Había oído sobre el desdén hacia las relaciones del mismo género, pero no lo tomé en serio hasta que la persona que solían juzgar y golpear con crueldad, nos compartió su perspectiva en una tarde lluviosa. Kai aprovechó esas palabras como una insinuación de debilidad mía y, casi con gusto, como una burla hacia la atracción por mi propio género que él decía que yo sentía.

Recuerdo esos días en los que las lágrimas eran mi constante compañía, especialmente cuando veía rastros de sangre en la ropa de mi superior. Mi preocupación superaba las lágrimas cuando lo veía derrumbarse en un parque cercano al final de mi persecución. En esos momentos, mi racionalidad se nublaba, y mi comportamiento reflejaba la impotencia y la rabia que sentía, incluso llegando a arremeter con ira contra las pocas palabras de consuelo que mi padre intentaba ofrecer. El parque, testigo mudo de nuestras luchas internas, se volvía un refugio que guardaba los secretos de las penas compartidas y las palabras enredadas. Los bancos y los árboles compasivos eran los únicos confidentes de nuestras emociones tumultuosas.
Cada gota de lluvia que caía resonaba con nuestros suspiros silenciosos, y aunque ocasional, rompía la tensión que sentía cuando no podía articular ni una letra frente a él. Las gotas de lluvia golpeaban como podían mi cuerpo, mientras inútilmente trataba de poder brindar algo de confianza, una que no podía dar, pero lograba recibir cuando su cuerpo hacia contacto con el mío, en un cálido abrazo.

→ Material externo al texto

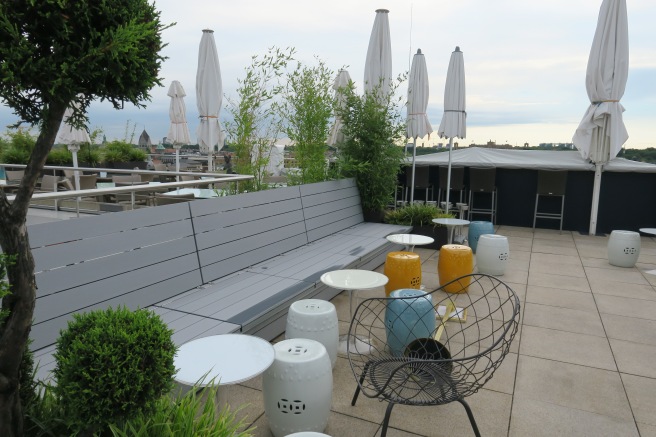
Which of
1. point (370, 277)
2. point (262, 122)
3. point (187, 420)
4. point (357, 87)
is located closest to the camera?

Solíamos concretar un encuentro plagado de horas de diversión, hasta que empecé a cambiar cuando mi padre me pidió sinceridad sobre mi percepción ante aquella situación, entonces sólo esquive de acuerdo a mi valentía, hasta cierto momento que el temor de hablar sobre aquello me venció por completo, alejándome de mi superior cuatro años mayor y quizá amigo oculto de todos.

Llevado por la cegera de amor y la falta de este se terminó por quitar todo el peso, dejando el mundo a la temprana edad de dieciocho años.

Aunque deseé que en su salón todos estuvieran siquiera dolidos, no fue posible. Mis esperanzas se aferraron a su velorio, pero la realidad era desoladora. El ambiente parecía ajeno al dolor que yo sentía; como si una especie de peste se hubiera retirado finalmente, pero sin dejar rastro de remordimiento.

Mantuve la esperanza, observando desde una distancia segura por horas en el velorio, buscando algún indicio de pesar en sus conocidos. Sin embargo, todo permanecía imperturbable. Fue entonces, cuando su madre dibujó una sonrisa al ver la aparición de Kai y la mía. Incluso el joven que había sido el objeto de su amor se presentó, ajeno a la trágica realidad que había desencadenado.